Por essas três questões centrais que os trabalhadores da Funed devem estar atentos e se mobilizar para enfrentar esses debates e deliberações que estão diariamente sendo impostas pelo governo Zema, e que não convergem em nada com o SUS, com os interesses da soberania nacional e muito menos com o futuro estratégico da Funed, que inclusive se tivesse acesso aos seus superávits bilionários dos últimos anos, não precisaria de nenhum financiamento externo e dinheiro sujo de lama e sangue para se reestruturar.

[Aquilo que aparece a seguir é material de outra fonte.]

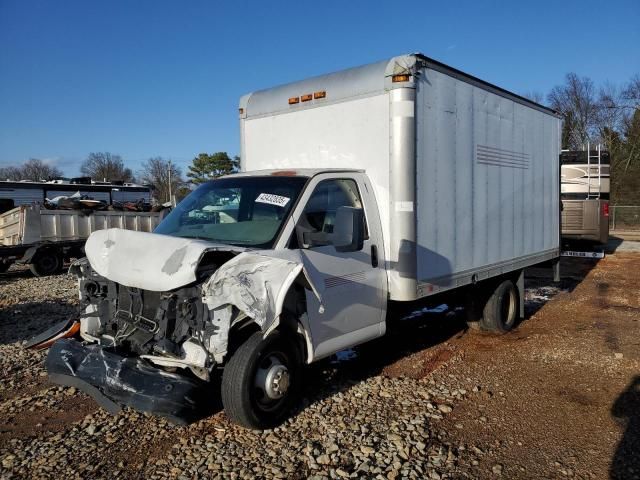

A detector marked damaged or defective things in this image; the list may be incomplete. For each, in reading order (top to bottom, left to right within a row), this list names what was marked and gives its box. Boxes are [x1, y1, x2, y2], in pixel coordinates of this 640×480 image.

crushed front bumper [45, 338, 205, 424]
damaged box truck [47, 54, 560, 430]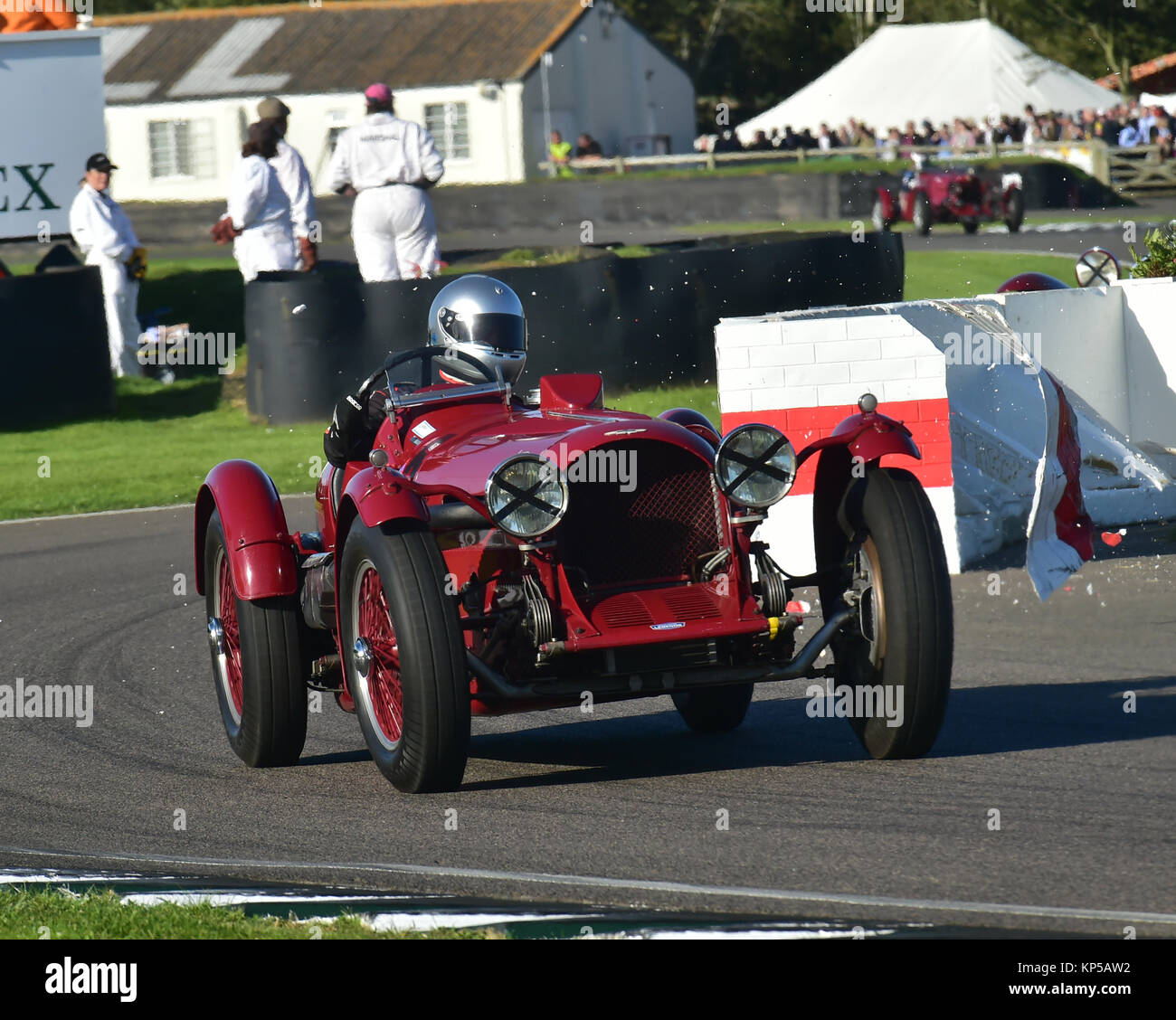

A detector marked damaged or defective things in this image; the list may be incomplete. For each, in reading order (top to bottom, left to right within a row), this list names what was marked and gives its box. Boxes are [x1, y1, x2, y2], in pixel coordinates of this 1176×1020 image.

torn white barrier panel [715, 278, 1176, 590]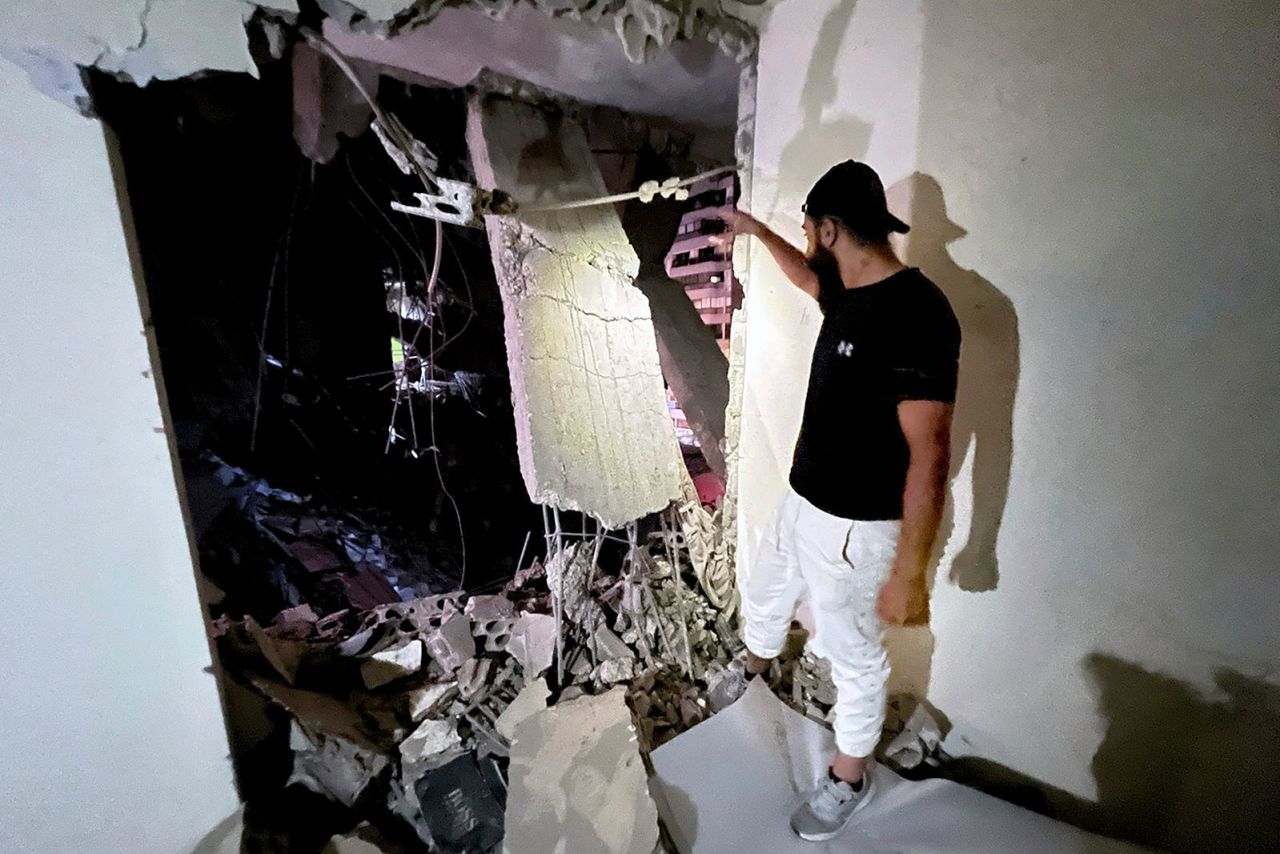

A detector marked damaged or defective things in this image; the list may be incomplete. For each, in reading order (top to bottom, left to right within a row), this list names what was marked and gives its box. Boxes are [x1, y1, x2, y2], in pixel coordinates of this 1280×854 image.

broken drywall [464, 92, 684, 520]
broken drywall [502, 688, 656, 854]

A Funed tem orçamento, tem pessoal, e tem capacidade para se reformar e se ampliar, o que precisamos é autonomia política, administrativa e financeira para decidir nosso futuro alinhado com os princípios do SUS, política que, essa sim, devemos estar submetidos, e não aos interesses internacionais de ampliação dos lucros do setor privado na saúde.